2016年11月11日(金)、I-siteなんばにある「まちライブラリー@大阪府立大学」にて第29回アカデミックカフェが開催されました。カタリストは大学院理学系研究科の前川寛和教授。テーマは「地学の世界-地球の姿を垣間見る-」です。

地球がどのような星なのか、誕生以来どんなことを経験してきたのか…。日常生活の中ではその疑問すらなかなか浮かばないですが、実はそれは私たちの存在そのものと密接な関係があるのだと前川先生はおっしゃいます。

長年に渡る先生の研究から「地球科学のとっておきの話」と題した10のテーマでお話を展開。地球の表面を覆うプレートの説明を起点に、プレート誕生の場であり地球のシステムを支配するといわれる海底の巨大山脈についてのお話や地球をつくる主要元素のお話などなど、まるで地球を丸裸するかのように、深く深く迫っていきます。

そんな中、特に身近に感じたのは「宝石に包まれた惑星『地球』」というテーマ。地球は「地殻・マントル・核」から構成される星ですが、マントルは地球全体の80%以上を占め、深さ440Km位まで「かんらん岩」でできています。

そのかんらん岩は主にかんらん石でできており、別名「ペリドット」という名前。そう、8月の誕生石なんです!かんらん石の中で「宝石」として扱われるものをそう呼ぶそうで、とても美しい緑色をしています。私たちが暮らしている地球が、宝石に包まれたロマンティックな星だなんて、想像しただけで嬉しくなりませんか?

◆ 依頼内容 A
ページ本文によると、第29回アカデミックカフェのカタリストは誰ですか。
◆ 依頼内容 B
ページ本文の「長年に渡る先生の研究から「地」から「に、深く深く迫っていきます。」までを、両端も含めて書き出してください。その際、「海底の巨大山脈」は「中央海嶺」に置き換えること。

◆ 表示データ
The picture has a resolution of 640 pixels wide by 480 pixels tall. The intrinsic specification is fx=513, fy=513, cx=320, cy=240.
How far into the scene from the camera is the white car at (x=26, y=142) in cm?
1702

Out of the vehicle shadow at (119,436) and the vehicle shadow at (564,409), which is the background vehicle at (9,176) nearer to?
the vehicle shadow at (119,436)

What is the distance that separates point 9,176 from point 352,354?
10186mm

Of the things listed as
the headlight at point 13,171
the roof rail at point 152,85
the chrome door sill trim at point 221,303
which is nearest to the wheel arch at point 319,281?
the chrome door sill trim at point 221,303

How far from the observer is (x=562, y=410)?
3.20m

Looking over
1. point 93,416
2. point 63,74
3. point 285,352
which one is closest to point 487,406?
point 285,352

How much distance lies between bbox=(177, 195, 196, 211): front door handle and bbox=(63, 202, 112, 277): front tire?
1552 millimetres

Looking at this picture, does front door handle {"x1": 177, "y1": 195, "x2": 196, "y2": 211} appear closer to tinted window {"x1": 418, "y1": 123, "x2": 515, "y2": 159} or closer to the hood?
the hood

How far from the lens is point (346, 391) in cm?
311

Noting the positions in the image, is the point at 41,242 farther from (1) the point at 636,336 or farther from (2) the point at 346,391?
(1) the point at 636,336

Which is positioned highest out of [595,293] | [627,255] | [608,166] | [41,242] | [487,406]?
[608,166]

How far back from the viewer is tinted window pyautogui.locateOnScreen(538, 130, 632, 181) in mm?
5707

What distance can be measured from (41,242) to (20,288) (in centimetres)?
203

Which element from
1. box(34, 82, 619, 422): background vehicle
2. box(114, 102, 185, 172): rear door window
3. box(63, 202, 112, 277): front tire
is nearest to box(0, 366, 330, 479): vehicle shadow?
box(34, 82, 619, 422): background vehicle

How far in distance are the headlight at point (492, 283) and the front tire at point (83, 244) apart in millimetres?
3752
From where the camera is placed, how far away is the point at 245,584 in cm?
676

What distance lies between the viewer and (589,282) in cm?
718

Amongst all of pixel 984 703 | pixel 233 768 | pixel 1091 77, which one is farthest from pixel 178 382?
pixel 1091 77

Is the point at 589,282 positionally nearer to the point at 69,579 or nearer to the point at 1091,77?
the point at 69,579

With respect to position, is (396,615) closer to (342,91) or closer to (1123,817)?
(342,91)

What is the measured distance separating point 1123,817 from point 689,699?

◆ 想定解答 A
大学院理学系研究科の前川寛和教授です。

◆ 想定解答 B
長年に渡る先生の研究から「地球科学のとっておきの話」と題した10のテーマでお話を展開。地球の表面を覆うプレートの説明を起点に、プレート誕生の場であり地球のシステムを支配するといわれる中央海嶺についてのお話や地球をつくる主要元素のお話などなど、まるで地球を丸裸するかのように、深く深く迫っていきます。